AN ANTONI GAUDI DRAGON HUNT...
Barcelona is a city of dragons. Saint George killed a dragon and saved a princess, and he is the patron saint of Catalonia – our region. So of course dragons are popular here! Specially since the Modernism times, when going back to the roots and the local traditions was important to put the land in value. And of course, Antoni Gaudi was one to join the Dragon trend!
As you explore the Gaudi sites, there's many dragons watching you. And I don't want you to miss any of such magic encounters! Saint George Day is in three weeks (April 23). Is there a better time to go on a dragon hunt around Barcelona? Come with us (there'll be a cool video and some surprises)
These are our favorite Gaudi Dragons in Barcelona:
Gaudi dragon in Park Guell
Probably the most famous dragon in Barcelona… except that not everyone agrees it’s a dragon. The staircase at the entrance of Park Guell features three fountains, and the one at the top has a reptilian form. Some state it’s a salamander, because it’s a mystical animal and a symbol free masons like Park Guell, the owner of the place would have loved.
Others like me prefer to think it’s a the dragon of Saint George, because Gaudi loved that story and he’d used dragons in previous works (keep reading). Dragons are his way to state his patriot feelings and those of Count Guell. You might think it’s not scary enough to be a dragon, but that’s because the water has eroded its originally sharp teeth. It looks much more fierce in the old pictures from the early 1900’s!
Casa Batllo: a Gaudi dragon house
Gaudi never explained what the outside of Casa Batllo represented. Some say the Carnival of Venice, some say water lilies… But you’ve guessed it right: it could be also the Legend of Saint George! The balconies would be the skulls of the people eaten by the dragon. The top balcony that looks like a flower would be the rose Saint George gave to the princess as a symbol of love.
The tower with a cross on top would be the handle of the spear of Saint George killing the dragon.
And so where is the dragon? It’s the rooftop of Casa Batllo: its greenish tiles represent the scales of a dragon skin! By the way, if you visit Casa Batllo, when you reach the rooftop you can enter the belly of the dragon, where there used to be a water tank. And the attic underneath has rooms that feel like the ribcage of the dragon.
I leave you here this video of a mapping show where the story of Saint George comes to live over the façade of the building, along with other interpretations of the symbolism of the house. You can skip to minute 12:45 for the dragon appearance (but the entire video is so worth watching). I hope you love it as much as I do!
Gaudi Dragon Gate in Finca Guell
Antoni Gaudi's father was a boilermaker, a smith that made cauldrons and pots for the kitchen. As a kid, Gaudi marveled at his father's skills, taming metals to create concave and convex shapes. His sense of volume was developing, and so was his knowledge about how wrought iron works.
It’s not strange that wrought iron plays a key role in the decoration of many Gaudi sites. But the most outstanding in my opinion is the Dragon Gate between the entrance pavilions of Finca Guell.
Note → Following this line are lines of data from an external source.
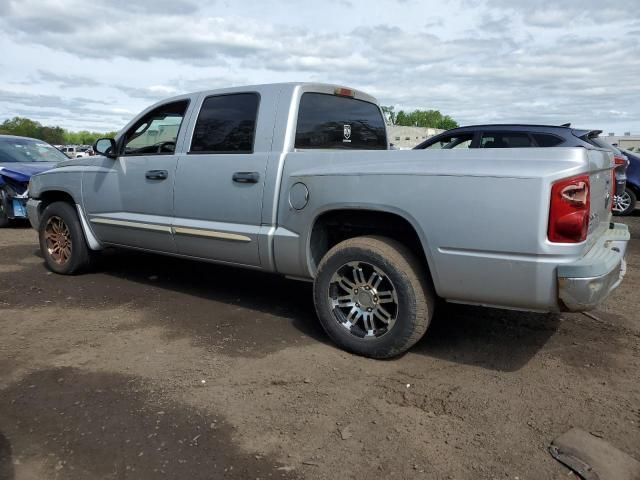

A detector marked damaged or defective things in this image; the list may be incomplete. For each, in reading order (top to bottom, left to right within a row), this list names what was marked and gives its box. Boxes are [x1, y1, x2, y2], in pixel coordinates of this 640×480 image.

damaged blue car [0, 133, 67, 227]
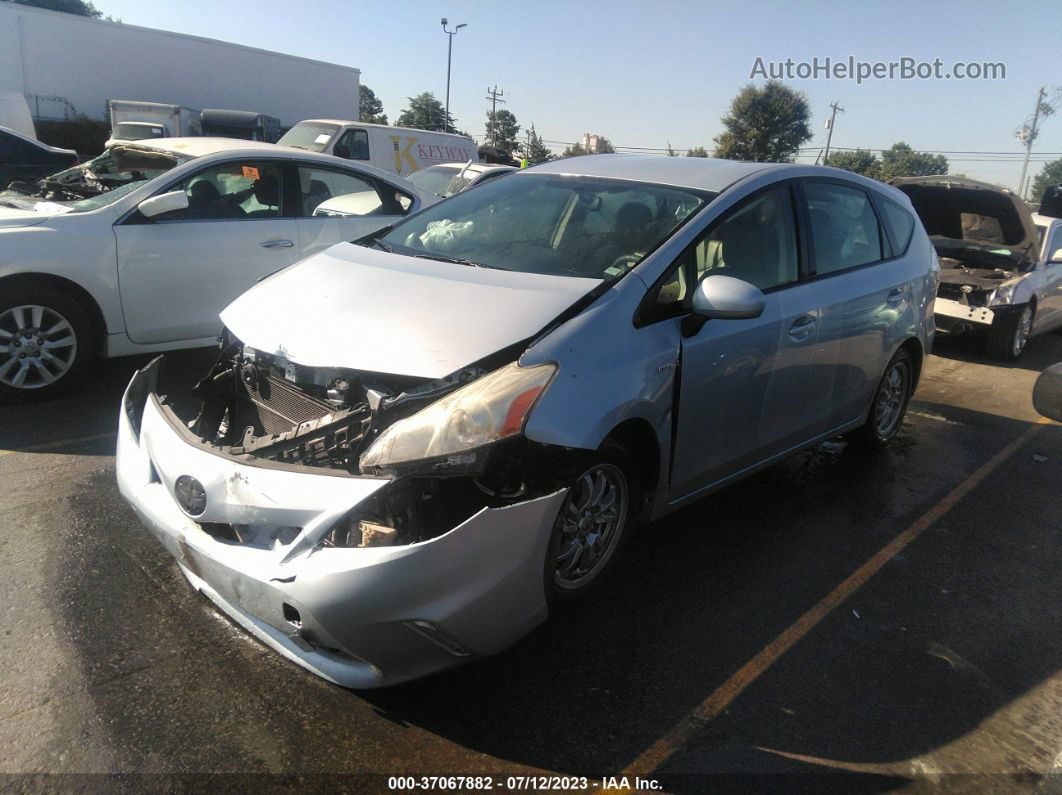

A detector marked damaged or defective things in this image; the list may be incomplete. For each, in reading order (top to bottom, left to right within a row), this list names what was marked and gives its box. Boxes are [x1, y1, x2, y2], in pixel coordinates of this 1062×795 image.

crushed front bumper [115, 356, 564, 683]
damaged silver toyota prius [118, 153, 938, 683]
damaged white car [118, 158, 938, 683]
damaged white car [887, 176, 1062, 358]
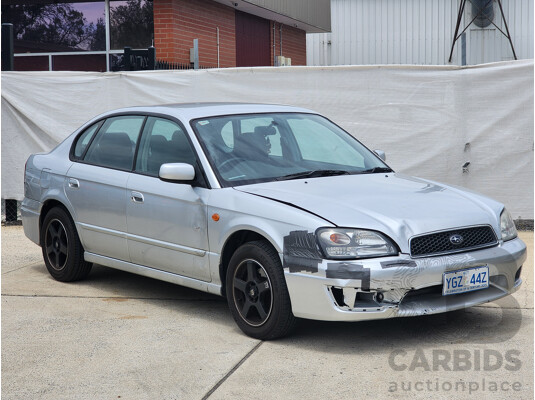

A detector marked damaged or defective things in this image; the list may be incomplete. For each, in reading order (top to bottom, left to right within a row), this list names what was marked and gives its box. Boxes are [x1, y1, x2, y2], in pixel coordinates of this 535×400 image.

damaged front bumper [284, 238, 528, 322]
cracked bumper [284, 238, 528, 322]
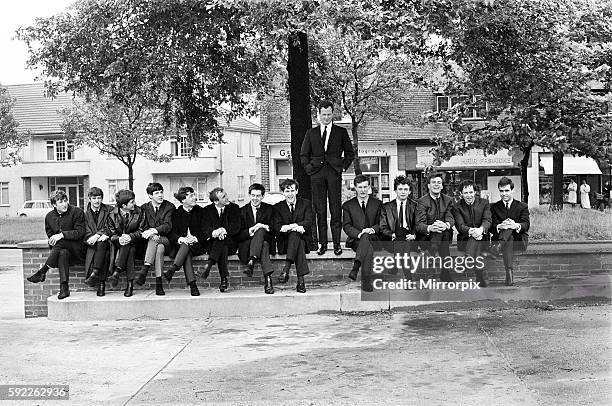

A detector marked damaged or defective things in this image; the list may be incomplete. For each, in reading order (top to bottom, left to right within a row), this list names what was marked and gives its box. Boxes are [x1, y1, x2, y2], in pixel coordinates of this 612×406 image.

pavement crack [122, 318, 213, 404]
This one is not inspired in the legend of Saint George, though. The Count Guell was a good friend of the poet and priest Mossèn Cinto Verdaguer, who had written his own version of Atlantis, the story of Heracles. At one point, the hero has to fight against a dragon that guards the golden apples at the Hesperides Garden. And this is what this Gaudi dragon is about. You can spend hours figuring out all the references to the book that adorn the entrance gate to this property Count Guell owned in what used to be the suburbs of Barcelona. Truly fascinating.
The other dragon fountain
Did you know the one in Park Guell isn't the only Gaudi fountain there is? When he was young, the current Royal Palace gardens were part of the same property of Count Guell accessed by the Dragon Gate nearby.
AND FINALLY! A Gaudi dragon you wouldn't find without help...
The hidden Gaudi dragon in Torre Bellesguard
Torre Bellesguard is another early Gaudi work he built in what used to be the city outskirts. A rich widow wanted a new home in a historical property that included the remains of a fortress used by King Martin the Human in the 1400's, last king of the Catalan dynasty.
Gaudi filled his project with references to the history of the Crown of Catalonia and Aragon, as well as tributes to the Catalan traditions. And of course, there had to be a dragon somewhere. To see it, you’ll need some imagination and finding the exact point for the optical effect to happen. There’s a spot in the rooftopterrace where looking at the building all of a sudden you are faced with the eyes and nostrils of a huge dragon. Can you see it? The Tower in the background could even be its tail!
BTW, there’s another small Gaudi dragon made of wrought iron in the entrance hall of Torre Bellesguard, protecting an image of Saint George. Such a bonus!
What about you? What’s your favorite Gaudi dragon?